El sacrificio de sus moradores la defendió del olvido

El sacrificio de sus moradores la defendió del olvido

22 de mayo de 1693

Villa de Betancuria (Fuerteventura)

El sol se dejó caer lentamente tras el horizonte, sonrojando por última vez las tímidas nubes. El pueblo quedó cubierto por un manto oscuro y el viento sintiéndose protagonista llenó el escenario. Con un sonido indeterminado dirigió las distintas voces, piedras, casas, arena… sincronizado con cada pisada de Ayoze.

Cuando Ayoze llegó a la casita, la miró, la vio iluminada tan solo por la luz tenue de una vela. Retiró sus lágrimas, se acercó a la fría ventana y por un momento el recuerdo del aroma del trigo recién molido alumbró ante sí sus mejores recuerdos de la abuela moliendo el trigo, preparando el gofio…

Mas sus fantasmas y sus sueños revoloteando alrededor de la llama empezaron a hablarle, dirigiendo sus pensamientos por parajes aún desconocidos que adivinaban su nueva vida. Por corto tiempo olvidó su realidad.

Sus hijos dormían en un camastro al fondo de la alcoba. Mifaya en avanzado estado de gestación se le acercó buscando respuestas. Cerca de los niños permanecía su abuela con mirada ausente: parecía cabalgar entre varios mundos.

–No –se dijo para sí–, ya no podía retrasar más lo inevitable.

Con una voz entrecortada explicó que en el pósito no quedaban más granos, que más de mil personas habían huido ya de la isla, que tenían que esperar en la playa a la llegada de los barcos, que no tenían otra salida.

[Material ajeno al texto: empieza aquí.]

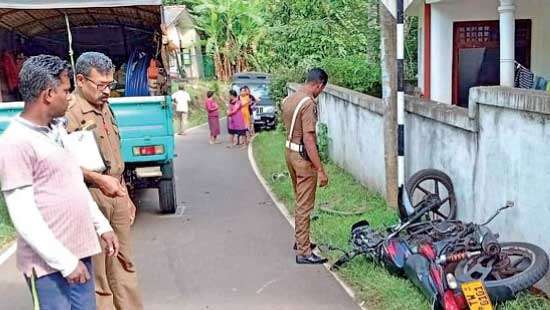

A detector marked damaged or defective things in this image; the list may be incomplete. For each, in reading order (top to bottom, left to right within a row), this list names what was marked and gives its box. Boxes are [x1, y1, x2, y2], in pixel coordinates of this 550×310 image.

overturned motorcycle [332, 170, 550, 310]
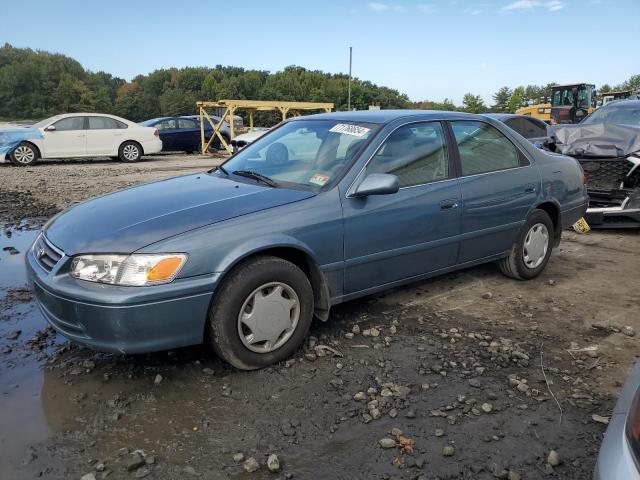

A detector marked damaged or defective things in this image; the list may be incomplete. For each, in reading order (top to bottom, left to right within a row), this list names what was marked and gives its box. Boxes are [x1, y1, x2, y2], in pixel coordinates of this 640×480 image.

crumpled car hood [548, 123, 640, 157]
crumpled car hood [45, 172, 316, 255]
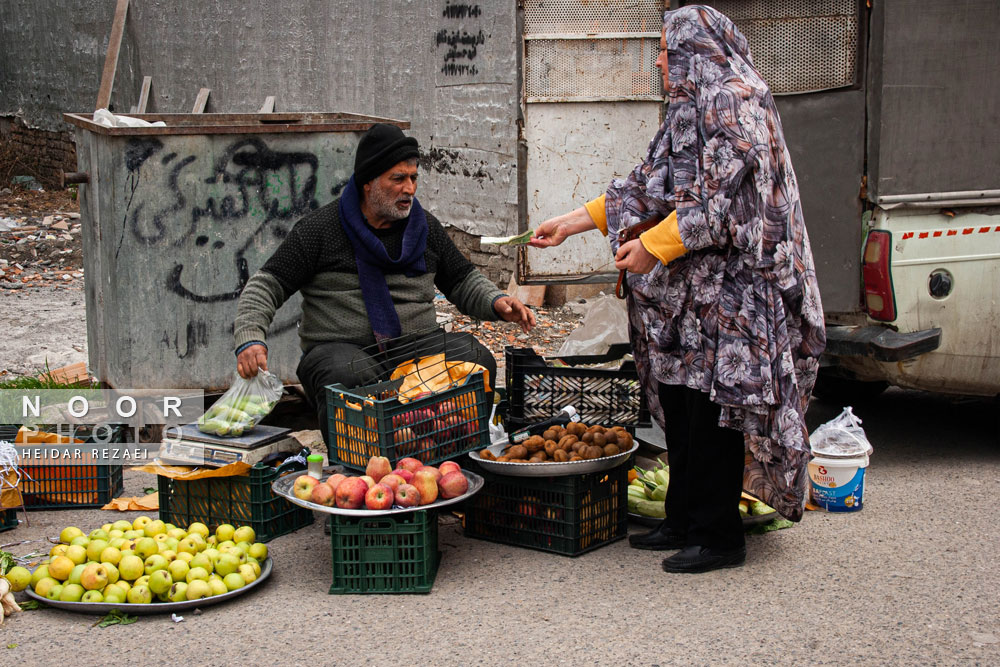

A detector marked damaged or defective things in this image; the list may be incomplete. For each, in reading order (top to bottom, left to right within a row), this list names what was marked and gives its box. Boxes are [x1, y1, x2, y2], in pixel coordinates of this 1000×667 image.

rusty metal panel [72, 117, 398, 388]
rusty metal panel [520, 101, 660, 282]
rusty metal panel [868, 0, 1000, 198]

La abuela sola en su oscuridad, en un tiempo infinito, ordenaba sus imágenes. Parecía comprender.

-¡Qué frío…! –decía–. Aquel barco…, aquella joven, presa entre tanta gente, sus vecinos, qué delgada estaba, su niñita pequeña entre sus brazos, recuerda haber dicho que nunca olvidaría, ¿qué tenía que recordar?

De pronto ya no conocía a nadie. ¿Dónde estaba? ¿Y el barco? Se puso a temblar. Sus ojos profundizaron en los de Ayoze. Eran ojos de confianza, de seguridad. Poco a poco se fue tranquilizando y entró en un sueño ligero.

Mifaya, con ojos vidriosos, se le acercó con una mantita vieja. No podían llevársela: primero fueron sus piernas, pero lo peor estaba por venir. Se fue perdiendo, compartía su vida entre este mundo y otras realidades, sus ausencias fueron cada vez más frecuentes.

–Acércate, niña. Deja que te vea y permanezcas siempre en mí.

–Abuela, ¿nos entiende? ¿Qué podemos hacer…?

–¡Ay, niña! ¡Ay, niña! – dijo con la cara iluminada–. No se preocupenpor mí, yo ya he tenido una vida, he vivido ya vuestro destino, no perdáis vuestro amor. La cajita del muro con algún tostón y un anillo de oro es para vosotros, es mi gratitud por vuestros cuidados.

–Abuela, la llevaremos en nuestros corazones –pronunció entre lágrimas.

Se acostó junto a ella.

Al despertar, sintió el cuerpo frío de la abuela. Se había ido.

Cogieron a sus niñitos de tres y cuatro años y anduvieron hasta el puerto. Los vecinos tirados en la playa parecían estar muertos. Tan solo las olas del mar.

El hambre había golpeado fuerte. Otra vez.